OpenAI-Proof Q&A
OpenAI's models try to crack major bugs that previously took OpenAI researchers >1 day to solve.
With today’s release of GPT-5.1-Codex-Max, OpenAI updated the results of one of the most interesting extant AI model benchmarks, the unfortunately named OpenAI-Proof Q&A.
What is this benchmark?
Take 20 research and engineering bottlenecks that OpenAI actually encountered in the past, each of which required over a day for the OpenAI team to solve. These bottlenecks include “unexpected performance regressions, anomalous training metrics [and] subtle implementation bugs”, which actually represented delays to major projects and “in some case influenc[ed] the outcome of large training runs and launches”.
Give the model access to a container with code access and run artifacts, permitting it to use historical code, logs, and experiment data.
Ask the model to diagnose and explain the root cause of the issue.
Each of the model’s solutions is graded pass@1 (one try only!).
This benchmark is very relevant to accelerating - and eventually automating - AI research. Imagine the time and resources that could be saved quashing a major bug if GPT-x could diagnose and identify it even 50% of the time (instead of the OpenAI team spending 1+ days identifying and fixing it).

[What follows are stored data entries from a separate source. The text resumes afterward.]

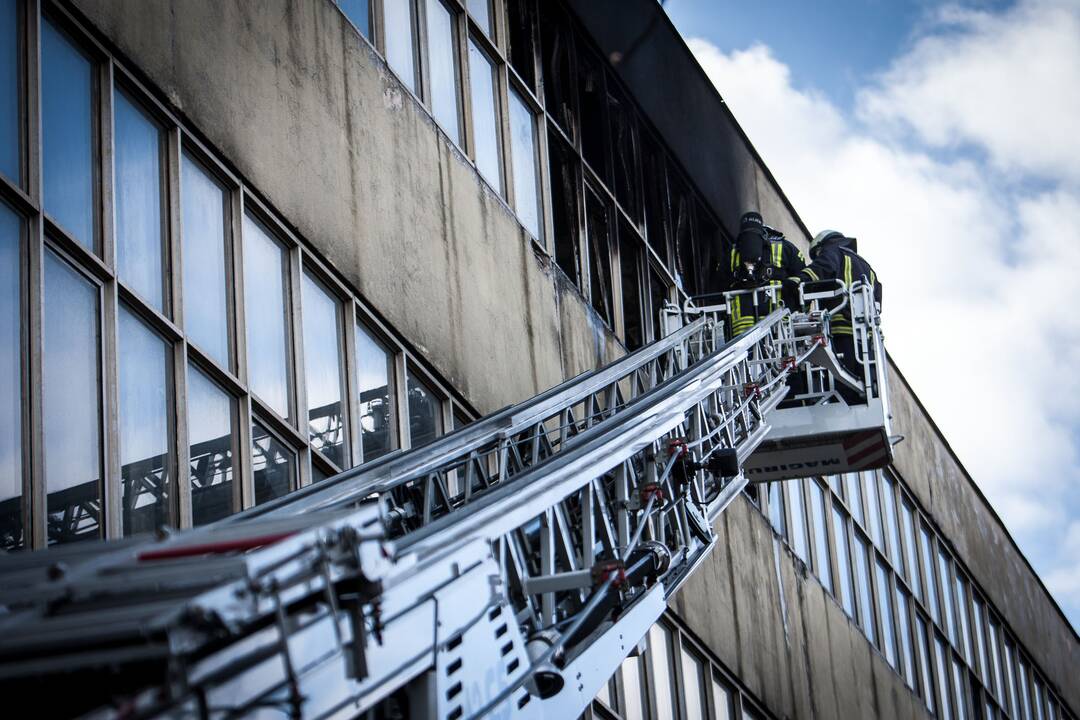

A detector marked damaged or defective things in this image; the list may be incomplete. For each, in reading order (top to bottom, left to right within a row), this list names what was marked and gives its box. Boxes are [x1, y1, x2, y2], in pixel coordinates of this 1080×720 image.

broken window [506, 0, 540, 90]
broken window [536, 4, 572, 141]
broken window [548, 128, 584, 286]
broken window [572, 46, 608, 183]
broken window [588, 184, 612, 324]
broken window [608, 85, 640, 224]
broken window [620, 222, 644, 352]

I particularly like that, instead of using toy problems (which are often of questionable relevance to real-world AI use cases, but plague nearly all popular LLM benchmarks), OpenAI-Proof Q&A measures the model’s performance on major bugs that OpenAI has actually encountered in the past. And the model’s performance is judged on a pass@1 standard - none of that “well, it got the solution right once out of the twenty times we ran it, so we’ll call that a pass” nonsense.
Here’s how OpenAI’s models have done on this benchmark to date:
GPT-5.1-Codex-Max scored 8%1 (with and without refusals), beating the previous SOTA (GPT-5, which scored 2%).

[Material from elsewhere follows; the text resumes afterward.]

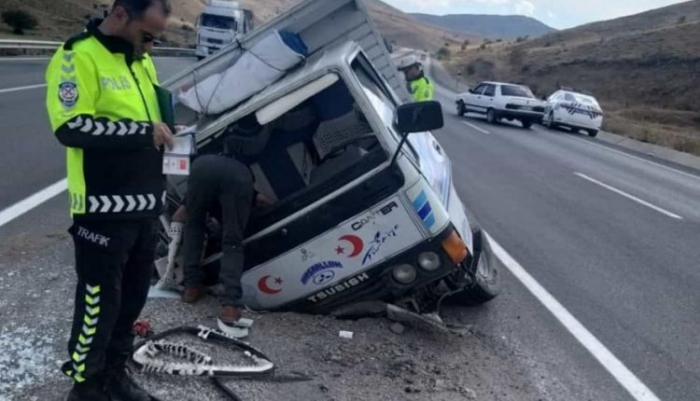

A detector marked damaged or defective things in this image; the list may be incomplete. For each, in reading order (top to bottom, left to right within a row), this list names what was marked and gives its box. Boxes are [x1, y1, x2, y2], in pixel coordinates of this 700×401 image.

overturned truck [157, 0, 500, 316]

Note: It is not clear to me how much of the delta between GPT-5 and GPT-5.1-Codex-Max was due to the fact that GPT-5 had “no browsing”. Did GPT-5.1-Codex-Max have access to browsing (I assume yes)? If so, how much did this skew the score?

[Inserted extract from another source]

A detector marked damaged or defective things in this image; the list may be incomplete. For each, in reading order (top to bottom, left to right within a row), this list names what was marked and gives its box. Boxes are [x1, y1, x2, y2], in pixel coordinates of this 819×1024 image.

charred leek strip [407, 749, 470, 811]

Regardless of comparability to GPT-5’s score, the result achieved by GPT-5.1-Codex-Max is quite impressive. Look for further updates to OpenAI-Proof Q&A as more powerful OpenAI models are released over the next 12 months.
It is not clear how a benchmark consisting of 20 problems can yield scores that are not divisible by 5. My best guess is that each of the 20 problems was given to different instances of GPT-5.1-Codex-Max multiple times, resulting in a more granular aggregated score - but this has not been confirmed by OpenAI.